Paolo Rumiz est un écrivain voyageur, ancien reporter de guerre. Il se dit «  fils de la frontière », né à Trieste, ville aujourd'hui italienne, à la charnière du monde latin, germanique et slave.

Son livre se met en marche à la première personne dès le départ, lorsque l'auteur décide de partir sur les traces de son grand-père, officier de la Première guerre mondiale, engagé sous le drapeau de l'Empire austro-hongrois à l'époque où Trieste n'était pas encore italienne. Après l'armistice de 1918 et la réorganisation territoriale de l'Europe suite au démembrement de l'Autriche-Hongrie, ces soldats triestins tombent en disgrâce puisqu'ils n'ont pas combattu du bon côté, dans l'oubli, le sujet est tellement tabou que plus personne ne les évoque.

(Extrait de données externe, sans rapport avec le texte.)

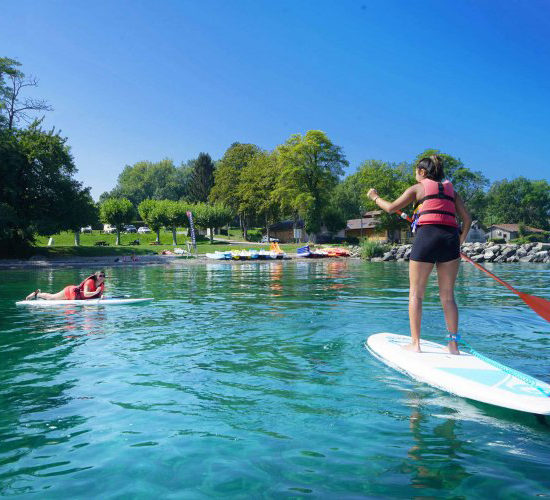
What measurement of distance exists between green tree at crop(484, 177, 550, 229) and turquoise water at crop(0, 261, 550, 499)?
137 metres

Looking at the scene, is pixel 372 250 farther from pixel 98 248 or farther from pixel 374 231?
pixel 374 231

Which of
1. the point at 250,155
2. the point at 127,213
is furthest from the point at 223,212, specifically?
A: the point at 250,155

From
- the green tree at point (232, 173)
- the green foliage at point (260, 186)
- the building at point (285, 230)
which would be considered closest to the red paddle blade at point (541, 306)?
the green foliage at point (260, 186)

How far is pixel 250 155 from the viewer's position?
9688cm

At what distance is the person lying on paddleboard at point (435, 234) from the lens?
602 cm

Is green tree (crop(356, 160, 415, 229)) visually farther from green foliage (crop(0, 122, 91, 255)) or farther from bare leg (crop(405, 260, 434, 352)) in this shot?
bare leg (crop(405, 260, 434, 352))

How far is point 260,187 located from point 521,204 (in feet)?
285

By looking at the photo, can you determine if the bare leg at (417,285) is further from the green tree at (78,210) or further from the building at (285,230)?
the building at (285,230)

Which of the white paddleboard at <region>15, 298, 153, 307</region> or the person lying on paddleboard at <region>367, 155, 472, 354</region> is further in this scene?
the white paddleboard at <region>15, 298, 153, 307</region>

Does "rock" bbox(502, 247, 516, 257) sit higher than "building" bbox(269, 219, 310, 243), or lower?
lower

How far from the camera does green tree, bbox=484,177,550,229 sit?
131500mm

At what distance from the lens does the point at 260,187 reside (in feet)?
278

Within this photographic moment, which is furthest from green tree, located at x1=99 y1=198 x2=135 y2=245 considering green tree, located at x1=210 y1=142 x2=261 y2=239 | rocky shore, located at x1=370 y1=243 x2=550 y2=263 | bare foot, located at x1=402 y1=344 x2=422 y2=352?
bare foot, located at x1=402 y1=344 x2=422 y2=352

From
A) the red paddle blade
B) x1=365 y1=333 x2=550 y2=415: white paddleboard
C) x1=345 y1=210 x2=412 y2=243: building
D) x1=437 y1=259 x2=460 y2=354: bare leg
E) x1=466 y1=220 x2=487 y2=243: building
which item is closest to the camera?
x1=365 y1=333 x2=550 y2=415: white paddleboard
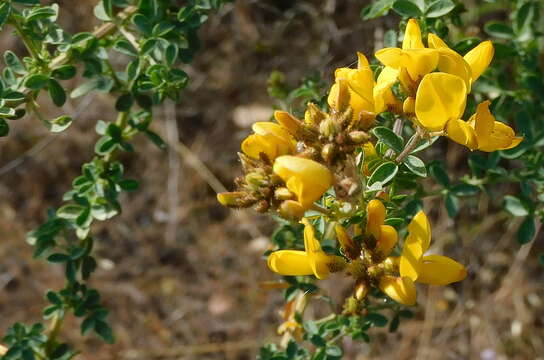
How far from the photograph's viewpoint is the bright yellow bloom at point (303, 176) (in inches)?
45.8

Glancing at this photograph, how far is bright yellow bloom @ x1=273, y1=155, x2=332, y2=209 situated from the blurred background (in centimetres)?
190

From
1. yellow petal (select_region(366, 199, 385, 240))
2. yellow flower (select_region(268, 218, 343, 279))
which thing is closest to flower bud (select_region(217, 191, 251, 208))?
yellow flower (select_region(268, 218, 343, 279))

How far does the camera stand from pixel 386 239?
133cm

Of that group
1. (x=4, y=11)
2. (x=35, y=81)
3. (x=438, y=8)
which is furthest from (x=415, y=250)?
(x=4, y=11)

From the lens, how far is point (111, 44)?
192 centimetres

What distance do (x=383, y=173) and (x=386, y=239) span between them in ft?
0.47

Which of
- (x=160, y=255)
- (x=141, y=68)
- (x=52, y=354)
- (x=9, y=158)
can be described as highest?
(x=141, y=68)

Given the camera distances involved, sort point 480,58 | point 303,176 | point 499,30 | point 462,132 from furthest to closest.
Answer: point 499,30 → point 480,58 → point 462,132 → point 303,176

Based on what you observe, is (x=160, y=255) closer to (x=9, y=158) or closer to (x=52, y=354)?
(x=9, y=158)

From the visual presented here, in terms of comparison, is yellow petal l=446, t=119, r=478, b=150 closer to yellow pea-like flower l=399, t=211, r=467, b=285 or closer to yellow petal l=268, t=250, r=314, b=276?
yellow pea-like flower l=399, t=211, r=467, b=285

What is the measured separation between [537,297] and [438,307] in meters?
0.50

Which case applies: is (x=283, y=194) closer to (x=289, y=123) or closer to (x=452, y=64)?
(x=289, y=123)

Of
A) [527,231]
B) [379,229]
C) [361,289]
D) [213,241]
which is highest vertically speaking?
[379,229]

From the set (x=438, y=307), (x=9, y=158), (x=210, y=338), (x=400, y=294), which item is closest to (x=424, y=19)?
(x=400, y=294)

Paolo Rumiz veut sortir de l'ombre ces «  caduti » ( soldats tombés pendant la Grande guerre ), convoquant leur mémoire en un requiem de cette Europe défunte. Il est obnubilé par la volonté de créer une réelle armistice des peuples au delà des frontières nationales.

«  Je ne veux ni goulasch, ni amatriciana, ni bière, ni vin. Ou alors un banquet avec les quatre à la fois. Ici on voyage dans ce no man's land. Et les nations, on s'en fout éperdument. »

On le suit donc sur le terrible front de l'Est, en Galicie, territoire aux confins de la Pologne et de l'Ukraine.
Ce reportage road-movie est très érudit, parsemé de références à l'histoire géopolitique et culturelle de la Mitteleuropa ( Europe centrale ), une lecture très exigeante donc. Je m'y suis souvent perdue par manque de repères initiaux, j'ai trouvé parfois les pages longues, mais j'ai trouvé la réflexion passionnante sur notre Europe.
Il n'est pas uniquement question de la Première guerre mondiale, ce n'est qu'un point de départ pour évoquer les heures sombres de l'Europe : le génocide juif ashkénaze durant la Deuxième guerre mondiale, la guerre des Balkans en Yougoslavie à partir de 1991, la crise ukrainienne et de façon générale, la faillite de l'Union européenne aujourd'hui.

«  Maintenant je me vois comme dans un film. (...) Il sort à ciel ouvert, s'étend dans l'herbe. Il se dit in petto : mais enfin, c'est quoi, ce voyage que je fais ? Il s'est aperçu que plus il parle des morts, plus il s'enfance dans la compréhension du présent. Qu'il lui semble clair depuis ce bastion en décomposition, le destin malheureux de l'Ukraine. Comme il lit aisément le réveil dislocateur des nations et la balkanisation de l'Europe. Tout est déjà écrit. Il murmure : « Quels imbéciles nous faisons, nous qui n'avons pas d'anticorps de la mémoire, aplatis sur l'éphémère, farcis du néant , malmenés par une actualité anxiogène. Combien elle nous manque, L Histoire. Et plus il pénètre les raisons de la dissolution de son vieil empire, plus lui apparait fulgurante, à l'époque actuelle, la décadence de la fédération de peuples à laquelle il appartient. »

Sous ce récit très intellectuel et cérébral, la chair palpite souvent , notamment lorsqu'il retrouve des écrits laissés par ces soldats triestins de 14-18, les lignes se muent en chant des morts. Comme si le fait de déambuler, de sentir la terre, le soleil, les champs de Galicie faisaient réapparaître la mémoire des morts, la rendant sensible. le style de Paolo Rumiz n'est pas du tout neutre et journalistique comme on pourrait l'atteindre, il est au contraire très travaillé, fait d'envolées lyriques très maitrisées. La fin est superbe, une lettre écrite à fils puis son grand-père, presque bouleversante dans cette intimité qu'il accepte de partager avec le lecteur.